O movimento islâmico Hamas anunciou que forneceu uma resposta positiva aos mediadores sobre a proposta de um acordo para um cessado na faixa de Gaza, declarando que ela está “seriamente pronta para iniciar as negociações imediatamente sobre o mecanismo de implementação da cessação”. Isso foi relatado pelo emissor de satélite Panaraba, de propriedade do Catar “Al Jazeera”. Hamas explicou que concluiu suas consultas internas, incluindo entrevistas com facções palestinas e outras forças políticas locais, com o objetivo de “pôr fim à agressão contra o nosso povo”.
O governo israelense se reunirá amanhã para discutir a proposta. Isso foi revelado pelo site de informações israelenses “YNET”, segundo o qual, apesar da oposição declarada dos ministros
Bezalel Smotrich
E
Itamar Ben-Gvir
o acordo deve obter a aprovação do executivo, mesmo na presença do voto oposto pelos dois ministros.
O acordo completo publicado por “Al Majalla”

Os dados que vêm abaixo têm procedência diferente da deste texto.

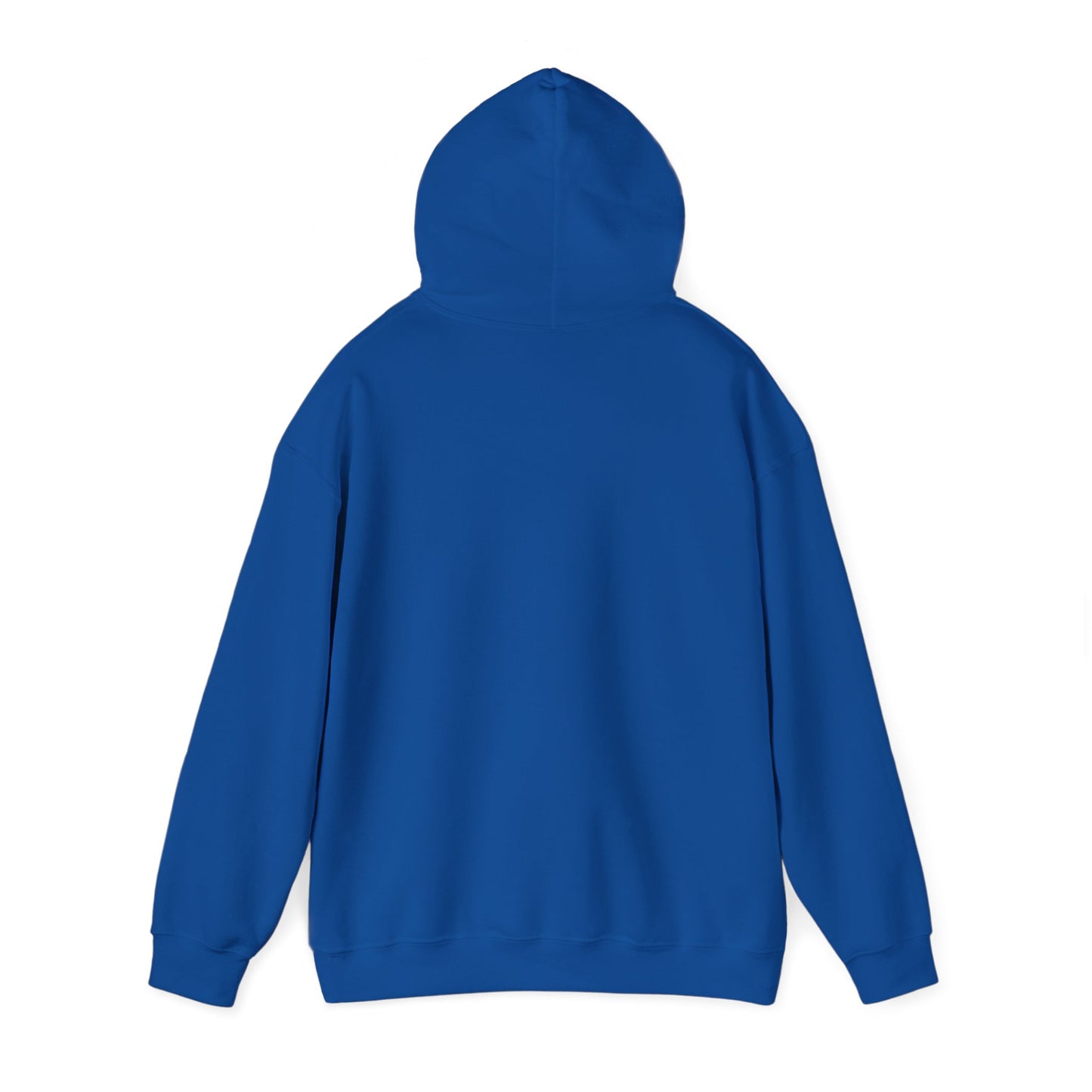 Froggo Hooded Sweatshirt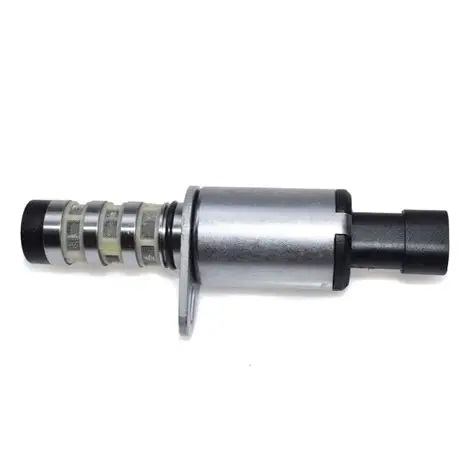 OIL CONTROL VALVE CHEV AVEO/CRUZ/SONI/
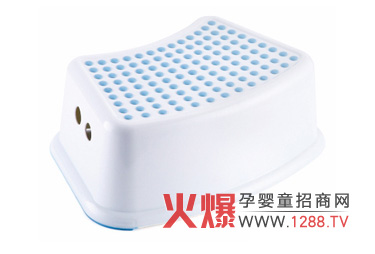 ؐ�ϋ�ͯ��Ʒ����2012���Ϻ�CBME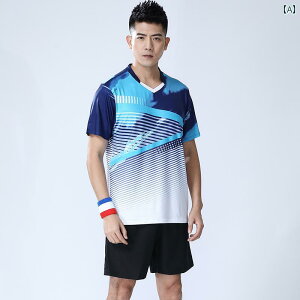 oh~g EFA Y fB[Xp jtH[ g[jO pc XJ[g X|[c  GA o[{[ `[ Z ΐF  IW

A revista saudita “Al Majalla” publicou o suposto texto completo de um acordo reservado entre o Hamas e Israel, com a mediação e a garantia direta do presidente dos EUA
Donald Trump
. O acordo prevê um incêndio de 60 dias, a liberação prolongada de reféns israelenses e prisioneiros palestinos, a redescoberta progressiva do exército israelense da faixa de Gaza, o envio de ajuda humanitária e o início das negociações para uma pausa permanente. O documento estabelece uma rescisão imediata de todas as atividades militares ofensivas por israelense, com a suspensão do tráfego aéreo (incluindo vigilância) por 10 horas por dia, estendido a 12 horas nos dias das trocas de reféns e prisioneiros. O Presidente Trump – que se compromete pessoalmente a garantir a conformidade com o acordo – anunciará publicamente o acordo e orientará o compromisso dos Estados Unidos por uma solução definitiva do conflito. O Egito e o Catar apóiam a trégua, indicada como garantia, enquanto o papel do enviado especial será confiado ao embaixador
Steve Witkoff
que presidirá as negociações de campo. De acordo com o acordo, o Hamas lançará 10 reféns israelenses ao vivo e 18 corpos retirados da “Lista 58” So So -58 em cinco fases distintas, que começarão com o lançamento no primeiro dia de cessaram o incêndio de 8 reféns vivos. O lançamento do grupo restante de reféns só pode ocorrer se as negociações – a serem iniciadas no primeiro dia da trégua – terminarão com sucesso dentro do período estabelecido. Caso contrário, o cessado poderia ser estendido para permitir discussões adicionais. Paralelamente à libertação dos reféns israelenses, os prisioneiros palestinos mantidos por Israel serão libertados, de acordo com um mecanismo acordado entre as partes e na ausência de cerimônias públicas. No 10º dia, o Hamas fornecerá testes de vida ou morte e relatórios médicos sobre os reféns ainda retidos, enquanto Israel fornecerá informações sobre prisioneiros presos em Gaza após 7 de outubro e sobre os cidadãos que morreram. O acordo também prevê um envio imediato de ajuda humanitária à população de Gaza, já começando pela aceitação oficial do acordo pelo Hamas. A ajuda será distribuída por canais internacionais, incluindo as Nações Unidas e o Crescente Vermelho, de acordo com o acordo de 19 de janeiro de 2025. O plano também está planejado para uma retirada progressiva das tropas israelenses: os limites finais da faixa serão estabelecidos posteriormente por equipes técnicas por meio de negociações.